PROBLEM TO SOLVE:
Reproduce verbatim every line of the records below, from the line containing "In a vertical" down to the end of the records, including that first line.

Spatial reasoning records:
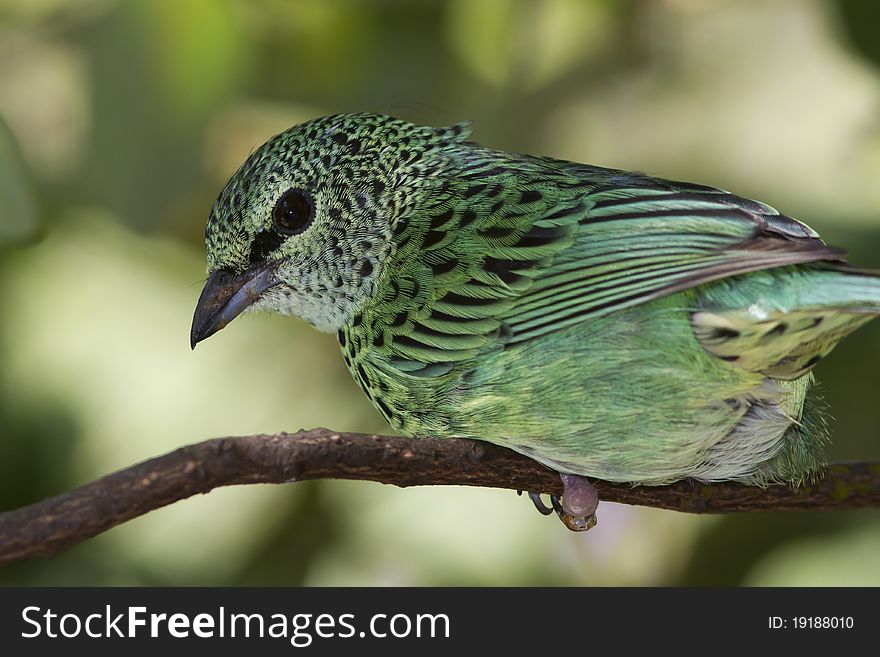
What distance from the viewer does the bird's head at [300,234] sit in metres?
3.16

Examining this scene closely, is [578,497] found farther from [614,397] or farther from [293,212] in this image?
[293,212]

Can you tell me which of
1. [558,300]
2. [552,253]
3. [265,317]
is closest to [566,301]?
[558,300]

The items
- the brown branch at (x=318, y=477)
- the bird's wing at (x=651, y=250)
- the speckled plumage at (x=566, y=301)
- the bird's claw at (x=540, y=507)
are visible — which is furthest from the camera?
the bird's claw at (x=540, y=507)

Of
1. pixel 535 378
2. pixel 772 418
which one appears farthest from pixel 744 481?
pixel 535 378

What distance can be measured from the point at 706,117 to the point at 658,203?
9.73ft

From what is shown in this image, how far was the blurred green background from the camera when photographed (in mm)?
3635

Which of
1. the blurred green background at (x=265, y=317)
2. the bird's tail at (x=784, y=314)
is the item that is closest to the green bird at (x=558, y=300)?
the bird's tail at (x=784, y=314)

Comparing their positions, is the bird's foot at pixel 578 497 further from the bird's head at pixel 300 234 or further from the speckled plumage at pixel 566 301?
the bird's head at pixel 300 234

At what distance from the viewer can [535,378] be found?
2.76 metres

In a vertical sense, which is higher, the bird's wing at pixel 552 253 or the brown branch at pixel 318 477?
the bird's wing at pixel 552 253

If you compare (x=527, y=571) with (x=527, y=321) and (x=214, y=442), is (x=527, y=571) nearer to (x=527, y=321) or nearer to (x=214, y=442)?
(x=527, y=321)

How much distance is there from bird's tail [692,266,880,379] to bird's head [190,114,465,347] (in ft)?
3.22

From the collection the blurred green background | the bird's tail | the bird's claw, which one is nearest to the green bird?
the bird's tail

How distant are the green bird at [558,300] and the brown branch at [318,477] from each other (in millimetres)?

COMPLETE RESPONSE:
In a vertical sense, which is higher, the bird's wing at pixel 552 253 or the brown branch at pixel 318 477?
the bird's wing at pixel 552 253

If you compare (x=527, y=571) with (x=527, y=321) and (x=214, y=442), is (x=527, y=571) nearer to (x=527, y=321) or nearer to (x=214, y=442)?
(x=527, y=321)

How much distance is there from bird's tail [692,266,880,379] to bird's head [190,114,465,347] (in ft)?
3.22

From the collection the blurred green background | the bird's tail | the bird's claw, which one is nearest to the green bird?
the bird's tail

How distant are the green bird at [558,300] and the brown branch at [318,477] from each other (in millimetres)?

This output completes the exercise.